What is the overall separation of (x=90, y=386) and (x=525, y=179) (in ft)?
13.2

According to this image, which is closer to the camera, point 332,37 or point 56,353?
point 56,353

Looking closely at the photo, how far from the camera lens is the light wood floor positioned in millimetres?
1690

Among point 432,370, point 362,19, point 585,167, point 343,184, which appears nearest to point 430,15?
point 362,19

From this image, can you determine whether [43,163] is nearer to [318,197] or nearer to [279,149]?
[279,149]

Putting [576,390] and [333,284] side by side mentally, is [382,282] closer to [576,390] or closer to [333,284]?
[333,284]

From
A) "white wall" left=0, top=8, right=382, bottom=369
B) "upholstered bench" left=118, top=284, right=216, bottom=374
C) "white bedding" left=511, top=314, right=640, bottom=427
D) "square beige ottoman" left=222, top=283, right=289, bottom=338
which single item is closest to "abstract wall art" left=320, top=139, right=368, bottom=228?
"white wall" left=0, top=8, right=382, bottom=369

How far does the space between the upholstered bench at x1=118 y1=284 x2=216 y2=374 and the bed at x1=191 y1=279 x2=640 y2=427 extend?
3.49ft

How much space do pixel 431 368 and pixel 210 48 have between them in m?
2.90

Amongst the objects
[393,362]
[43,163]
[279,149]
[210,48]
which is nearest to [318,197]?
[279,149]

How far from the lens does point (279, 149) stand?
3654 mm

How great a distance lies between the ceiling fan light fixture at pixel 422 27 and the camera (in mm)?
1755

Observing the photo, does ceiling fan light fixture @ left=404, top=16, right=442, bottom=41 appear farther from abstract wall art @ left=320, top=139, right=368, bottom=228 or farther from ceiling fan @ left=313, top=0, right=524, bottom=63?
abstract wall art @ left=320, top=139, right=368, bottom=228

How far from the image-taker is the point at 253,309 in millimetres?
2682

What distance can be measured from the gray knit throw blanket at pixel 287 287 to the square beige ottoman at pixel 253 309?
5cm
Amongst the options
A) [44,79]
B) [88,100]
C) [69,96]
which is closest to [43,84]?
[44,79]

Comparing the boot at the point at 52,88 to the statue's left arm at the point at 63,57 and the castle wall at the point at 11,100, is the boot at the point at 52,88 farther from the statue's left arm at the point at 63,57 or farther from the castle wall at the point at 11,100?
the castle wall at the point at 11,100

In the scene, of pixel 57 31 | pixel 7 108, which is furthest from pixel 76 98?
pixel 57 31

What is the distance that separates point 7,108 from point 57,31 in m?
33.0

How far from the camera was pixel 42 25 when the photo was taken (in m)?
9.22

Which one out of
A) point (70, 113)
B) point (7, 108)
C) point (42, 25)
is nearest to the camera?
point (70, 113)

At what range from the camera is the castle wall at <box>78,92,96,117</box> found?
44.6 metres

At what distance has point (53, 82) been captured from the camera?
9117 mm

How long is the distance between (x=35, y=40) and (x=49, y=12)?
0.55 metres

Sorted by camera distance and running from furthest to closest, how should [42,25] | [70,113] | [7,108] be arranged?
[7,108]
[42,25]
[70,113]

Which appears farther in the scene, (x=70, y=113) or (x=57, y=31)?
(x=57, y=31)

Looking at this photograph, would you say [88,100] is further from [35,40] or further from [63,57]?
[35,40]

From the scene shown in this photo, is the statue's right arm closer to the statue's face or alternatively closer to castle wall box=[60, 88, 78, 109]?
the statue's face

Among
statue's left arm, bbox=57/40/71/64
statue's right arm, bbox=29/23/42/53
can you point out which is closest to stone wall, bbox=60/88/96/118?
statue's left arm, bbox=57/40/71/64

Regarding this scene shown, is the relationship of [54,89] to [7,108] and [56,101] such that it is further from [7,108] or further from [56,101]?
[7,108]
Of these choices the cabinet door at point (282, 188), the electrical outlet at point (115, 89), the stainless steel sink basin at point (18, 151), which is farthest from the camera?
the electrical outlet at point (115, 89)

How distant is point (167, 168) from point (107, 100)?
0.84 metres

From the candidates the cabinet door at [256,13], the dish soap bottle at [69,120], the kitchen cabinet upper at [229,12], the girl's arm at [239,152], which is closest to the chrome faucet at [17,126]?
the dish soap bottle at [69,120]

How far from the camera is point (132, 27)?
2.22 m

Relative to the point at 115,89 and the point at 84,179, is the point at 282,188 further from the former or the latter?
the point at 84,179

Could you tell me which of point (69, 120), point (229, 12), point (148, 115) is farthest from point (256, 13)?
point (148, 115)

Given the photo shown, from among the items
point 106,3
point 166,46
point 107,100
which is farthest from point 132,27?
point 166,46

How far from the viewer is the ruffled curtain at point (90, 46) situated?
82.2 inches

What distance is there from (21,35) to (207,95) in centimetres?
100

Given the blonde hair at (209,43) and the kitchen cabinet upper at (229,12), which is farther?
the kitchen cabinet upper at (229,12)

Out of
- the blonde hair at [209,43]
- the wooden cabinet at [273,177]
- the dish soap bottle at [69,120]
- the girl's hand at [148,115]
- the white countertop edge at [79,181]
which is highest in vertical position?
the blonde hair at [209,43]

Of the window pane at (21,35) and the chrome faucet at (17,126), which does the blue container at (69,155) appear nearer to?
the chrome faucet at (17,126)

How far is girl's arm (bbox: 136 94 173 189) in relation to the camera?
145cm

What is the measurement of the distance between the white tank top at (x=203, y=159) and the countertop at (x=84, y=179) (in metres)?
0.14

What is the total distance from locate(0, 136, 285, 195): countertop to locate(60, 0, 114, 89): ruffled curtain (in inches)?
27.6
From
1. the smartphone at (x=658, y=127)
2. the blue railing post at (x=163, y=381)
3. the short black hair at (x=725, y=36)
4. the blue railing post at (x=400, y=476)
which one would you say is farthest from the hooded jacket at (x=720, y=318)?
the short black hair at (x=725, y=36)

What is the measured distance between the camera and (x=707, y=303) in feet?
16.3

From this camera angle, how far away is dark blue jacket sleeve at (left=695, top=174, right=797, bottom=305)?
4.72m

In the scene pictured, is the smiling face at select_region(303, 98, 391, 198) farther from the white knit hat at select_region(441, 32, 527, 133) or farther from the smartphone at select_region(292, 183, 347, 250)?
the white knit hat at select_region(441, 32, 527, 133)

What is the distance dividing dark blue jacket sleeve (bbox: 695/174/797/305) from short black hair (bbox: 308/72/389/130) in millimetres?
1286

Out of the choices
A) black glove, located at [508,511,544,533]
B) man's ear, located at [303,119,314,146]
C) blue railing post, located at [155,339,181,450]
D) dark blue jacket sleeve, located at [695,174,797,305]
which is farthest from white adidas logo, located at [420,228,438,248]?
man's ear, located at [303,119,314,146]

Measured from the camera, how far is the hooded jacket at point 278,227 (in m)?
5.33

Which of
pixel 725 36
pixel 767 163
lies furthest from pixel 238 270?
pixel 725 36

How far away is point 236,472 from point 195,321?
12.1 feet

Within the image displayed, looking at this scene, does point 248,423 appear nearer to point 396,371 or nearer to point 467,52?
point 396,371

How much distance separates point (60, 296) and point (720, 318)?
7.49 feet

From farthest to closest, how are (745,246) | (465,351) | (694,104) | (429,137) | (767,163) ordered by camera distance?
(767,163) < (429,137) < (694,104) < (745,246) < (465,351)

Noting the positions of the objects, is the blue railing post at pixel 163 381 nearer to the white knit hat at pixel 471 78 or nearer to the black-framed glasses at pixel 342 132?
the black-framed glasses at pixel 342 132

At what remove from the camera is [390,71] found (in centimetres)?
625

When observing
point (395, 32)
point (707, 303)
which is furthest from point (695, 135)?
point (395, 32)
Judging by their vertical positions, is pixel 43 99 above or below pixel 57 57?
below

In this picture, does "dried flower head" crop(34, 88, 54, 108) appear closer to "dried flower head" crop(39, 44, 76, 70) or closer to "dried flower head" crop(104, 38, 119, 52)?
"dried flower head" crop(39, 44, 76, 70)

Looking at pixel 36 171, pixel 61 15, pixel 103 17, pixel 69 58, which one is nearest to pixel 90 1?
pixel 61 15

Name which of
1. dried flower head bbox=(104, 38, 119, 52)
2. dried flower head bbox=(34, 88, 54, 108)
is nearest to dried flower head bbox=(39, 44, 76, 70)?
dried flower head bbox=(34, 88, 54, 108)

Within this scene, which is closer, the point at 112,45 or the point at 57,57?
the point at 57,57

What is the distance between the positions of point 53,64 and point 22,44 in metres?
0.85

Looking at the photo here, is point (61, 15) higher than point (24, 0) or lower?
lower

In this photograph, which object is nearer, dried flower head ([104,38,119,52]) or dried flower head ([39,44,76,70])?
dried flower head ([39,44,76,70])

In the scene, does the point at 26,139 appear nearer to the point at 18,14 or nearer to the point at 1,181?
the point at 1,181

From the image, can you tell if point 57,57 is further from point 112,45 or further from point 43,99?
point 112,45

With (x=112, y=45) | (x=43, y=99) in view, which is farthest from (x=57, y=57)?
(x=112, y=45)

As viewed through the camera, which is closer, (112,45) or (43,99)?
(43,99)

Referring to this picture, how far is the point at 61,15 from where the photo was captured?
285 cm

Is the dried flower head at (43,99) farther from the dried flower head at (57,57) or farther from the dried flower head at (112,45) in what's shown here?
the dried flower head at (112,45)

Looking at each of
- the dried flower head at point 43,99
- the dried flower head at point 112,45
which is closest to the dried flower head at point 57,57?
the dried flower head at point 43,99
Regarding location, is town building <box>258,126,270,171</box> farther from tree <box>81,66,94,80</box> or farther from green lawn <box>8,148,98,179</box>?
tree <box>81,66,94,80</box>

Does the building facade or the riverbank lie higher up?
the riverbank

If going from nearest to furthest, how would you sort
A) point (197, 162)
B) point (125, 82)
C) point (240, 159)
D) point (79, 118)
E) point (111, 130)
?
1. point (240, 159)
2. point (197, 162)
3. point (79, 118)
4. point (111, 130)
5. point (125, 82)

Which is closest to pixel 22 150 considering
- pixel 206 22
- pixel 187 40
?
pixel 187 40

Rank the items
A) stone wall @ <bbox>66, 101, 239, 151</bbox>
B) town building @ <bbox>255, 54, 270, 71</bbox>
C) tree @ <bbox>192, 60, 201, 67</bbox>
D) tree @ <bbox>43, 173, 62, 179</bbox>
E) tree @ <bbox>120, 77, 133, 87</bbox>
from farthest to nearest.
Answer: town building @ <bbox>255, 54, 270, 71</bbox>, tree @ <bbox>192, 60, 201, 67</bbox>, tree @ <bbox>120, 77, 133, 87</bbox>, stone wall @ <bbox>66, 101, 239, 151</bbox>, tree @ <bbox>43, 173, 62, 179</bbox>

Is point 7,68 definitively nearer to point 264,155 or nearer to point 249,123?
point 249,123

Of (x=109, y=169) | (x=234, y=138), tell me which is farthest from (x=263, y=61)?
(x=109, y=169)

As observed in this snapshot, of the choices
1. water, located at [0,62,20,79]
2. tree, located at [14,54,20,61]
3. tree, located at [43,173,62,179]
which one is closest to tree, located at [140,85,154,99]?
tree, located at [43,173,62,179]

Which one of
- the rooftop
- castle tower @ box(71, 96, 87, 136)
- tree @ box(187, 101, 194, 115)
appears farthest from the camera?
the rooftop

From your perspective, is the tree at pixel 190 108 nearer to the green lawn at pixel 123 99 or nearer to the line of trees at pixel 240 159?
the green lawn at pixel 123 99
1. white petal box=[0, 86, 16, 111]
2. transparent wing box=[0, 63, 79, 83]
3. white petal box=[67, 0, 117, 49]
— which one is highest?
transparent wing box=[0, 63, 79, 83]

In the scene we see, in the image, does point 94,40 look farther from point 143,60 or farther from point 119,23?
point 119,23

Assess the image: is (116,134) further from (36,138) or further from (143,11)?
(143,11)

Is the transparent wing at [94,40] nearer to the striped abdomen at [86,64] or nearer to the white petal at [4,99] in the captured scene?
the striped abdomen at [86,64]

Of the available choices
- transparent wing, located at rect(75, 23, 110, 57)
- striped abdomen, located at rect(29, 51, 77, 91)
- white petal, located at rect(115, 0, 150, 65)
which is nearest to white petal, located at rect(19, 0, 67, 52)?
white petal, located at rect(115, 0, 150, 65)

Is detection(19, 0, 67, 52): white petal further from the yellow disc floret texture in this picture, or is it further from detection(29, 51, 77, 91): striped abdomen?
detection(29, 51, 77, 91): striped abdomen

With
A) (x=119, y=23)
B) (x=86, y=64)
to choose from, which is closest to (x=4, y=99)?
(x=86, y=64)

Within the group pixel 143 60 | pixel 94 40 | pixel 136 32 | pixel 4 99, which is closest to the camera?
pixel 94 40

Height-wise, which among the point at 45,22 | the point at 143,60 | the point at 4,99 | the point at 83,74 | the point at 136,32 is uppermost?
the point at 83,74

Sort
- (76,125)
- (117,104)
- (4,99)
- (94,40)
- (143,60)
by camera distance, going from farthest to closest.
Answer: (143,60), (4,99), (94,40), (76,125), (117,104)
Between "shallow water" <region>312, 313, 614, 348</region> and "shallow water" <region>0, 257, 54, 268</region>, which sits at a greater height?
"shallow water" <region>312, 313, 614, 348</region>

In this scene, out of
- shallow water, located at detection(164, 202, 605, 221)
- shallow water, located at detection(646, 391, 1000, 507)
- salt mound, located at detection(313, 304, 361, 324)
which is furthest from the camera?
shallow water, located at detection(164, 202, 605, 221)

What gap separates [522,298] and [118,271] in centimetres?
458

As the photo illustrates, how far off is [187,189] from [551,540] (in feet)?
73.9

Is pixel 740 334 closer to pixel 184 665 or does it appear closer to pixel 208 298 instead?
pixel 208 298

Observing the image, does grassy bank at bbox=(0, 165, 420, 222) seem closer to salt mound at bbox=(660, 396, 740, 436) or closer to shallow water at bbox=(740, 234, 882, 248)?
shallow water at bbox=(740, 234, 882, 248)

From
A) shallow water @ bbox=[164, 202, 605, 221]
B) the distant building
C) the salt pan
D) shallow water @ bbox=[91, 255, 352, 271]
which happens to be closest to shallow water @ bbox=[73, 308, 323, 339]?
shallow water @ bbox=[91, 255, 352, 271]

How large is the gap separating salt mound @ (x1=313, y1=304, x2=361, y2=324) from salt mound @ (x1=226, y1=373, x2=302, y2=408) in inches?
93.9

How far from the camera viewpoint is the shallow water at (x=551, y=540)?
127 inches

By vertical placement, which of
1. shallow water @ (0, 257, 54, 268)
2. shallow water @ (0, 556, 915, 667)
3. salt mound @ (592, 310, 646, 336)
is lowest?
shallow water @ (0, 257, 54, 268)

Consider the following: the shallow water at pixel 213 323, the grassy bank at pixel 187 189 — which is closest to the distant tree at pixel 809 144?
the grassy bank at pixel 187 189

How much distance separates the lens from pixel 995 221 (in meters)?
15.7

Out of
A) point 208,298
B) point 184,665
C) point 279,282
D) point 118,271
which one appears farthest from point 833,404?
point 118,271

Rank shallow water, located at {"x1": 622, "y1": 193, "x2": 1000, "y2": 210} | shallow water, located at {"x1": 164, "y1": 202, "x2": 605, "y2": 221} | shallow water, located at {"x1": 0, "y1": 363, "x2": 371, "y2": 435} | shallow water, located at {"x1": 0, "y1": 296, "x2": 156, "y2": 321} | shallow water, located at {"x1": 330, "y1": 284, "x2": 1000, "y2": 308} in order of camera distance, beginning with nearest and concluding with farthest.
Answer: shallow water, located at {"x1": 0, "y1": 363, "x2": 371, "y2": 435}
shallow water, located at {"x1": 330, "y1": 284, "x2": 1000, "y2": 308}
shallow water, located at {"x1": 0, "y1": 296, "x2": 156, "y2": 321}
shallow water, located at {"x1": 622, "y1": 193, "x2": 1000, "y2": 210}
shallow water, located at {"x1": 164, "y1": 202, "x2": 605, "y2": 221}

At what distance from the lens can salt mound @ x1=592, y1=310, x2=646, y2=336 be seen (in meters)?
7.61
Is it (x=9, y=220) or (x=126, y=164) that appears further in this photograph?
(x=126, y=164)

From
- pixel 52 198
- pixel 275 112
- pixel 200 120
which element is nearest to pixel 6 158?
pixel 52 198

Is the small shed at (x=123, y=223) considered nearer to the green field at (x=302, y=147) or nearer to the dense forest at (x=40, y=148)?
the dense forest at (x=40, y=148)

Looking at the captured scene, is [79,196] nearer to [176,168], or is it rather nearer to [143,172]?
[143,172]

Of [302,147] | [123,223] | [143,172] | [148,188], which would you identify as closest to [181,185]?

------------------------------------------------------------------------

**WHAT YOU NEED TO DO:** Could you render everything from the line containing "Looking at the captured" down through the last of the entries above as a JSON list of strings, with one string per line and blank lines skipped?

**THE RESULT:**
[
  "Looking at the captured scene, is [79,196] nearer to [176,168], or is it rather nearer to [143,172]?",
  "[143,172]",
  "Of [302,147] | [123,223] | [143,172] | [148,188], which would you identify as closest to [181,185]?"
]